--- Begin ---

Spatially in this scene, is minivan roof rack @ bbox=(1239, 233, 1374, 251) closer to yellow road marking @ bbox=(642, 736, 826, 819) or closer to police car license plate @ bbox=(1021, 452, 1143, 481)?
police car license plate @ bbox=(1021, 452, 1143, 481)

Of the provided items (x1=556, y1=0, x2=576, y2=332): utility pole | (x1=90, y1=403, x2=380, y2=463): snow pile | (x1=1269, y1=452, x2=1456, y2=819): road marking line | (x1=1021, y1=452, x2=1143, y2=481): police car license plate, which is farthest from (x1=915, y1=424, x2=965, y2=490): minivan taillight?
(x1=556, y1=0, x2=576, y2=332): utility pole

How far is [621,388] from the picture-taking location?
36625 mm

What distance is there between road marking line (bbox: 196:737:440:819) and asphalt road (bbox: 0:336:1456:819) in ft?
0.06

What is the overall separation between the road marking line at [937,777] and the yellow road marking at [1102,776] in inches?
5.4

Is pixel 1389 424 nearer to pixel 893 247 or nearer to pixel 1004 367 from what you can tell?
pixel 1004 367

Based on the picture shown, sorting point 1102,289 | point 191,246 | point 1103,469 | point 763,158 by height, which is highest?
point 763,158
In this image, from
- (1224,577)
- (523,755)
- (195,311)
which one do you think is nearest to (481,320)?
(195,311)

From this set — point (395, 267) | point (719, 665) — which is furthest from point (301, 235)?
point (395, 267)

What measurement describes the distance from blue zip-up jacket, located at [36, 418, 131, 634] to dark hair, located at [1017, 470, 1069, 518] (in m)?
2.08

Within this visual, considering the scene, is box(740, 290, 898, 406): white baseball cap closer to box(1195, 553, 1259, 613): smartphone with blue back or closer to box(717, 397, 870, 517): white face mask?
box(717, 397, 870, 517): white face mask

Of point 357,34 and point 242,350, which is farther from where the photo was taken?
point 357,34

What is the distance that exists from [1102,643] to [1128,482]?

--- End ---

Directive:
Reproduce each entry exactly, leaving out nothing.

Response:
Spatially in this scene, is minivan roof rack @ bbox=(1239, 233, 1374, 251) closer to yellow road marking @ bbox=(642, 736, 826, 819) or closer to police car license plate @ bbox=(1021, 452, 1143, 481)?
police car license plate @ bbox=(1021, 452, 1143, 481)

Of the provided items (x1=556, y1=0, x2=576, y2=332): utility pole | (x1=90, y1=403, x2=380, y2=463): snow pile | (x1=1269, y1=452, x2=1456, y2=819): road marking line | (x1=1021, y1=452, x2=1143, y2=481): police car license plate, which is farthest from (x1=915, y1=424, x2=965, y2=490): minivan taillight?
(x1=556, y1=0, x2=576, y2=332): utility pole

How far is [621,388] from the picture-taking location?
36625 mm

What distance is there between road marking line (bbox: 196:737:440:819) and asphalt road (bbox: 0:336:1456:819) in ft?
0.06

What is the overall separation between the road marking line at [937,777] and the yellow road marking at [1102,776] in inches?
5.4

Is pixel 1389 424 nearer to pixel 893 247 or nearer to pixel 1004 367 from what you can tell?
pixel 1004 367

Based on the picture shown, sorting point 1102,289 | point 191,246 | point 1103,469 | point 763,158 by height, which is highest?
point 763,158
In this image, from
- (1224,577)
- (523,755)
- (195,311)
which one do you think is nearest to (481,320)?
(195,311)

From this set — point (395, 267) | point (719, 665) — which is furthest from point (301, 235)?
point (395, 267)

What measurement describes the distance from blue zip-up jacket, located at [36, 418, 131, 634] to dark hair, located at [1017, 470, 1069, 518] (in m)?
2.08

Within this visual, considering the scene, is box(740, 290, 898, 406): white baseball cap closer to box(1195, 553, 1259, 613): smartphone with blue back or closer to box(717, 397, 870, 517): white face mask?
box(717, 397, 870, 517): white face mask

Of point 357,34 and point 242,350, which is farther from where the photo was taken?
point 357,34

What is the distance that exists from [1102,643] to [1128,482]?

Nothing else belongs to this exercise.